> Work instructions
1 – In the passage on lockdown rules, which term struck the writer early on as the key element of discourse in the guidance?
2 – From the passage on lockdown rules, quote verbatim the part that opens with the words containing "When the full" and closes with "or sufficient space.".

> Passage shown
When the full lockdown to tackle the spread of Coronavirus began in March 2020, mountains of legislation and guidance were published to coerce or encourage people to stay at home. I followed the daily updates closely to try and understand what the rules meant and what the implications might be for families with caring responsibilities. I was struck early on by the use of the term ‘households’ as the key element of discourse in the guidance. I wondered how this worked for families and particularly for women who rely on networks of care in normal times and for whom the household may not be a safe, secure or sufficient space.
As the pandemic progressed the rules changed, allowing some people to form ‘bubbles’ with other households, extending their opportunities for social mixing. As a socio-legal scholar, feminist, lecturer in social work and informal carer I wanted to explore the meanings of the terms ‘households’ and ‘bubbles’ in the rules and what this meant for gendered caring roles and for inequalities. My article Households, bubbles and hugging grandparents: Caring and lockdown rules during COVID-19 (springer.com) is the result of that thinking.

> Excerpted records
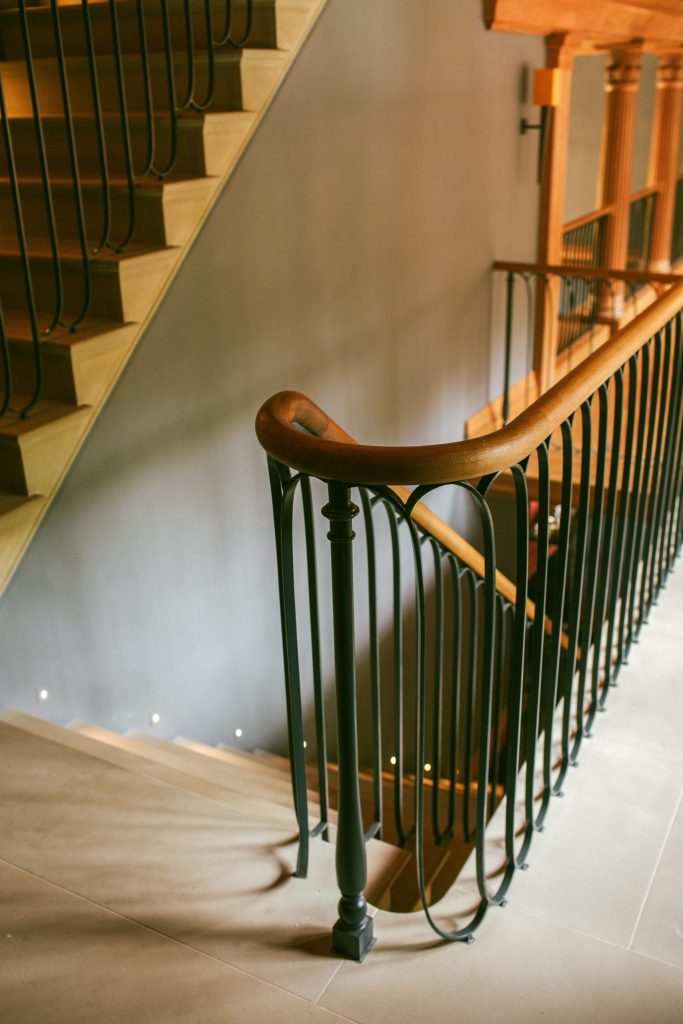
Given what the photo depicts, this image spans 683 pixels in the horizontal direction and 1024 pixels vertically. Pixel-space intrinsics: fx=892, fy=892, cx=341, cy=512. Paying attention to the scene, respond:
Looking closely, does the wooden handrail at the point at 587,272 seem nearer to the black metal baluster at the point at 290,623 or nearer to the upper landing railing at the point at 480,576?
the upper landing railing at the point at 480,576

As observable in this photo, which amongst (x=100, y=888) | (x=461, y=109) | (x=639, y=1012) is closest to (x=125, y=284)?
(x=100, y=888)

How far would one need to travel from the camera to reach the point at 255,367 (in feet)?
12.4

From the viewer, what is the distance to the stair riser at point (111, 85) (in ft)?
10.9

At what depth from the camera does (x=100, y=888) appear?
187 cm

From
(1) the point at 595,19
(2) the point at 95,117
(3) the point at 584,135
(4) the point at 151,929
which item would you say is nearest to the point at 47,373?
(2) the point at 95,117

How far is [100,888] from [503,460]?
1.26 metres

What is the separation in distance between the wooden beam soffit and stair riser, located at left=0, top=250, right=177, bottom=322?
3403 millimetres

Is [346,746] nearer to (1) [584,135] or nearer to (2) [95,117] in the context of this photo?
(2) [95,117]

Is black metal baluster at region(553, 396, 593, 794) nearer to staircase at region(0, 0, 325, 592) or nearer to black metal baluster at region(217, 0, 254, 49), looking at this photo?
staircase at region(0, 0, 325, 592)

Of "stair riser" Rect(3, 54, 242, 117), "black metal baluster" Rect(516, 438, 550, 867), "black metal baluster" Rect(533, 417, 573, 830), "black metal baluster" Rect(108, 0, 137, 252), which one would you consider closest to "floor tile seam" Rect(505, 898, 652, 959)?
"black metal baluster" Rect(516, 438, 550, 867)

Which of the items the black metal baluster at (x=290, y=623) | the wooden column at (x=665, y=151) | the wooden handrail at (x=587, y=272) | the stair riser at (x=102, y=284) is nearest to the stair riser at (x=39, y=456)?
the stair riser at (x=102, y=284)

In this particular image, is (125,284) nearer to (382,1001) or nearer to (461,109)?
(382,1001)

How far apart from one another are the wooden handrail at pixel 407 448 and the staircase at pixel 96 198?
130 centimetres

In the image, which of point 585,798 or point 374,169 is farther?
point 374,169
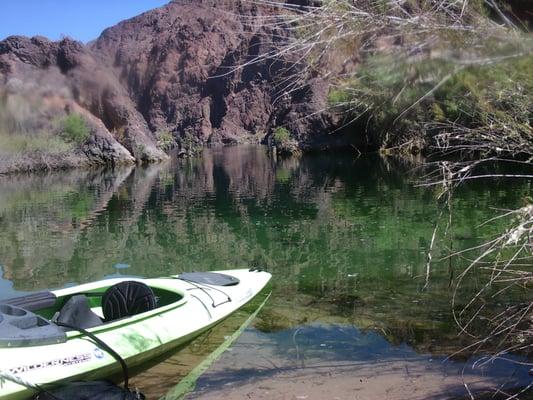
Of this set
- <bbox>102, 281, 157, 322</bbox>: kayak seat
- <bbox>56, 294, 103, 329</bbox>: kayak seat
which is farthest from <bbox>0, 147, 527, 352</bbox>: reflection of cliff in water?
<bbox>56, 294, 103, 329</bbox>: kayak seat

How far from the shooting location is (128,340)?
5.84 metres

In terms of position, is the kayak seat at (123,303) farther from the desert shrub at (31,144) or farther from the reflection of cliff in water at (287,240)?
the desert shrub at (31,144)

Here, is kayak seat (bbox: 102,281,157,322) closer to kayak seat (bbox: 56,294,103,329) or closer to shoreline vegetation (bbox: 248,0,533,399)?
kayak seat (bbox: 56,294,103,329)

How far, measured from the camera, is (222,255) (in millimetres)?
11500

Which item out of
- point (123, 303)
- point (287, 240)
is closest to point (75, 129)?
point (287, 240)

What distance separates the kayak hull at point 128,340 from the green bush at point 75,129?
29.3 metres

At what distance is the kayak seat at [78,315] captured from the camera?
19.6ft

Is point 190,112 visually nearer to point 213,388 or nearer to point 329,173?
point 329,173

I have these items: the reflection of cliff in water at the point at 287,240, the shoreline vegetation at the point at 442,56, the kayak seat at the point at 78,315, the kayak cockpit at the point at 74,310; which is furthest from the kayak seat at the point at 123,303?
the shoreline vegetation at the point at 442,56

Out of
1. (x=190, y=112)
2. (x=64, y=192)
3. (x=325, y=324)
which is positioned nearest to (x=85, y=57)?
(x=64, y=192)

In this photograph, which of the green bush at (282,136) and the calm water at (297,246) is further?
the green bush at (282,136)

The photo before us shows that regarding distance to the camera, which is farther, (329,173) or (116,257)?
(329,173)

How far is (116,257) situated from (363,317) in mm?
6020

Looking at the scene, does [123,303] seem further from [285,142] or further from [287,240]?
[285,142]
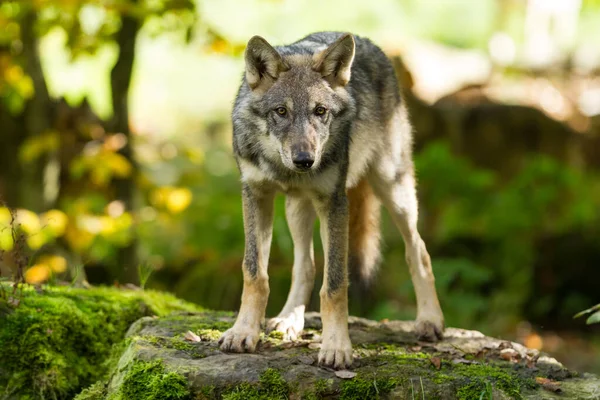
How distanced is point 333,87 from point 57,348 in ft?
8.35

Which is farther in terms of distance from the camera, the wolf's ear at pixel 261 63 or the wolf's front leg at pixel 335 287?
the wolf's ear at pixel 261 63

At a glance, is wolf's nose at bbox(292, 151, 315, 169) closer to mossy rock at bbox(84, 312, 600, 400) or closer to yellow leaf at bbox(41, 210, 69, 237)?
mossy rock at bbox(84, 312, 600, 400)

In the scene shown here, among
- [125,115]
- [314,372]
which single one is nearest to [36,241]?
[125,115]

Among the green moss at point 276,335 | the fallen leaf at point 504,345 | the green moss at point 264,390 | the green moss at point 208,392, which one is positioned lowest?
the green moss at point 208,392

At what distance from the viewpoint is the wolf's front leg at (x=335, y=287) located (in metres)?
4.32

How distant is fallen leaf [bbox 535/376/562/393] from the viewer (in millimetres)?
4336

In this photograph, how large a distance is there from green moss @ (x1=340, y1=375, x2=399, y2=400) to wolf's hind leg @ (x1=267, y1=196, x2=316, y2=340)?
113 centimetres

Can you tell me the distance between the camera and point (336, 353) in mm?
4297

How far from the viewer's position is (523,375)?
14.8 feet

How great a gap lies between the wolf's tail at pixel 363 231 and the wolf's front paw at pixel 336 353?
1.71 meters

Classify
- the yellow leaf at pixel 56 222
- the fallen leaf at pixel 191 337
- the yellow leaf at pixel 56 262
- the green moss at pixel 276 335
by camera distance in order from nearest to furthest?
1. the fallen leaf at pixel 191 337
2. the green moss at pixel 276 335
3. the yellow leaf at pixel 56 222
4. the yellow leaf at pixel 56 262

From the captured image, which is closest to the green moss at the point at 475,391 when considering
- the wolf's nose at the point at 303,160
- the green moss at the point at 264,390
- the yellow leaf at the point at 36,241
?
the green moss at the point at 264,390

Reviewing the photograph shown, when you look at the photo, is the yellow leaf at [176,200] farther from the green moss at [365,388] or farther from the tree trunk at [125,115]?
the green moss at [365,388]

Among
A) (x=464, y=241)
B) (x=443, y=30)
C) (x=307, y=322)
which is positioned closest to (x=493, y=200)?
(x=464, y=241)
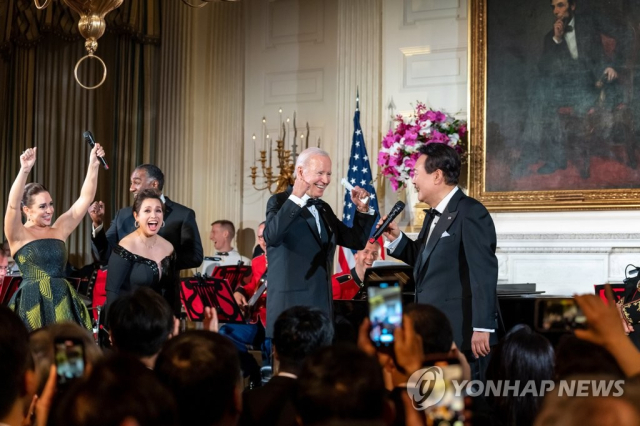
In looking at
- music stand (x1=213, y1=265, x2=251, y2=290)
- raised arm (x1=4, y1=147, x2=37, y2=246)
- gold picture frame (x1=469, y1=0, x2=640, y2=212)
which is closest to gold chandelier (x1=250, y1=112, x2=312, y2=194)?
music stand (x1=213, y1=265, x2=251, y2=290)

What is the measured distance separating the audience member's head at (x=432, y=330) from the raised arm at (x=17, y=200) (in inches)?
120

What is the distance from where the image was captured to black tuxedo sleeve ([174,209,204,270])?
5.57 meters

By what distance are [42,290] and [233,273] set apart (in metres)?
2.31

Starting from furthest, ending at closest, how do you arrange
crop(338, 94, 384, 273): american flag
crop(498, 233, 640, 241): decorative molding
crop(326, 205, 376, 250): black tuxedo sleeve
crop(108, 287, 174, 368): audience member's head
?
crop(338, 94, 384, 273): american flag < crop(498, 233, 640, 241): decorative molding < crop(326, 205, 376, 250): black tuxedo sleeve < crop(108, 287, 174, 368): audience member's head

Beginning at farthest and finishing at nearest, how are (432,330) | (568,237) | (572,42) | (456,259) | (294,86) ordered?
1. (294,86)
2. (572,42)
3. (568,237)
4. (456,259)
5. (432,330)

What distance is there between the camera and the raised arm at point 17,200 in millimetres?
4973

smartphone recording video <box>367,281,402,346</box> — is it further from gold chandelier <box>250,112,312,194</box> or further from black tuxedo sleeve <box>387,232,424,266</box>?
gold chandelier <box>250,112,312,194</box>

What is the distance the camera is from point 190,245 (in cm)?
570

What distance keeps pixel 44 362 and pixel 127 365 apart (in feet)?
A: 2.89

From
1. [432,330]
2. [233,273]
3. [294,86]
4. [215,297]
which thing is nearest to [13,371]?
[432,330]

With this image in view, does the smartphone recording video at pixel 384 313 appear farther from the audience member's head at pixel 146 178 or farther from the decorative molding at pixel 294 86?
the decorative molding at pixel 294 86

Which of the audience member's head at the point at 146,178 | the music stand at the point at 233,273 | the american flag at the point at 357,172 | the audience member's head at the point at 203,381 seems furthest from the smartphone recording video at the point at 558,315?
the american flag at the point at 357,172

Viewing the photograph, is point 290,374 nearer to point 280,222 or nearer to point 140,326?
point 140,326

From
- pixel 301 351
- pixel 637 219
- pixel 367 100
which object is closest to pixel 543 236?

> Answer set
1 – The term ‘households’.

2 –
When the full lockdown to tackle the spread of Coronavirus began in March 2020, mountains of legislation and guidance were published to coerce or encourage people to stay at home. I followed the daily updates closely to try and understand what the rules meant and what the implications might be for families with caring responsibilities. I was struck early on by the use of the term ‘households’ as the key element of discourse in the guidance. I wondered how this worked for families and particularly for women who rely on networks of care in normal times and for whom the household may not be a safe, secure or sufficient space.